Menurut Sekretaris Perusahaan PT Sriwijaya Optimis Mandiri (SOM), Faisal Mursyid SH, sanksi ini sangat memprihatinkan. Ia berharap kehadiran investor baru bisa menjadi jalan keluar untuk menyelesaikan persoalan keuangan klub. Faisal juga menyatakan bahwa sanksi ini merupakan kejadian pertama sepanjang sejarah klub.
Sementara itu, Wapres Sriwijaya FC Mohammad David memastikan bahwa persiapan tim tetap berjalan meskipun klub terkena sanksi.
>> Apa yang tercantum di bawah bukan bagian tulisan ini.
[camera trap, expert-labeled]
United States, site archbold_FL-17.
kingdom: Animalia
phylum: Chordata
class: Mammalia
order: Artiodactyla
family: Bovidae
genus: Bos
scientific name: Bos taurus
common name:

Ia menegaskan bahwa agenda latihan perdana tetap dilaksanakan di Palembang sembari manajemen menyelesaikan proses administrasi terkait sanksi tersebut.
David juga mencontohkan beberapa klub lain yang tetap menggelar latihan meskipun juga terkena sanksi registration ban dari FIFA. Ia menambahkan bahwa latihan tetap menjadi prioritas sambil menunggu perkembangan penyelesaian persoalan tersebut.
Sanksi serupa juga diberikan kepada klub lain, seperti Goiás Esporte Clube asal Brasil. Klub ini terkena sanksi karena belum membayar kompensasi untuk pemain yang bergabung dengan klub lain. Sanksi ini berupa larangan pendaftaran pemain baru hingga klub membayar kompensasi tersebut.
TS Galaxy, klub asal Afrika Selatan, juga terkena sanksi serupa. Klub ini belum bisa mendaftarkan pemain baru karena sanksi dari FIFA. Sanksi ini diberikan karena klub belum membayar gaji pemain dan ofisial secara lengkap.
Mauro Luna Diale, pemain asal Argentina, juga terkena dampak sanksi FIFA. Ia belum bisa bermain untuk klub barunya karena sanksi yang diberikan kepada klub sebelumnya.
Kesimpulan, sanksi FIFA terhadap Sriwijaya FC dan klub lainnya merupakan peringatan bahwa klub harus memenuhi kewajiban keuangan mereka. Sanksi ini berdampak besar pada performa klub di lapangan, namun juga membantu klub untuk memperbaiki manajemen keuangan mereka.